Maurice M. Ohayon, M.D., D.Sc., Ph.D., Stanford University School of Medicine, Palo Alto, Calif., conducted telephone interviews with 3,243 individuals in California, including 982 women ages 35 to 65 years, between June 2003 and April 2004. Of the women, 562 (57.2 percent) were premenopausal; 219 (22.3 percent) were perimenopausal, meaning that they had irregular menstrual cycles with at least one period in the previous year; and 201 (20.5 percent) were postmenopausal, or had reported no menstrual bleeding in the previous year. Hot flashes were defined as mild if they usually did not involve sweating, moderate if they mostly involved sweating but did not require a woman to stop the activity she was pursuing and severe if they typically involved sweating and did require a woman to stop an activity.
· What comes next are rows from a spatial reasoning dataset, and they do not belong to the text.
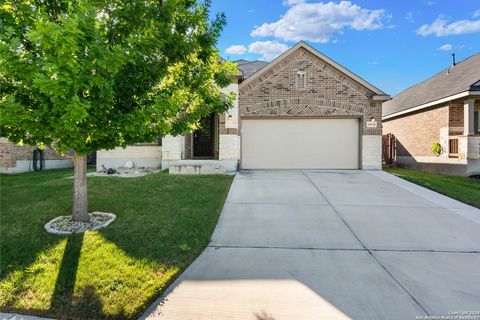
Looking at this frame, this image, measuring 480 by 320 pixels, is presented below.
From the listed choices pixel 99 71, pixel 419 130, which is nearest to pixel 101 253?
pixel 99 71

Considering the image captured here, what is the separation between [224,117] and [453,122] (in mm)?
10903

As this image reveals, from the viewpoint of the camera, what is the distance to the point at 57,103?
11.0 feet

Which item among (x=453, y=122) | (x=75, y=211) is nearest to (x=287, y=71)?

About 33 percent of the women reported having hot flashes, including 12.5 percent of the premenopausal women, 79 percent of perimenopausal women and 39.3 percent of postmenopausal women. Of those who had hot flashes, about half reported that they were typically mild, while about one-third had moderate and about 15 percent had severe hot flashes. More than 81 percent of women with regular severe hot flashes had symptoms of chronic insomnia. These women reported difficulty falling asleep, non-restful sleep and overall dissatisfaction with their sleep patterns on a regular basis (at least three nights a week for at least the past six months). Women with mild hot flashes did not report these problems any more frequently than did women with no hot flashes. Women were also more likely to have problems staying asleep as their hot flashes became more severe.

The researchers also examined how insomnia related to women’s menopausal status and found that women in perimenopause were more likely to have difficulty falling asleep, non-restful sleep and overall dissatisfaction with sleep. One-third of perimenopausal and postmenopausal women reported that they believed insomnia was related to the development of menopause.

“This study provides evidence that severe hot flashes are associated with chronic insomnia in women aged 35 to 65 years,” the authors write. “The dramatic increase in insomnia in women with severe hot flashes indicates that severity of hot flashes should be routinely assessed in all studies of menopause.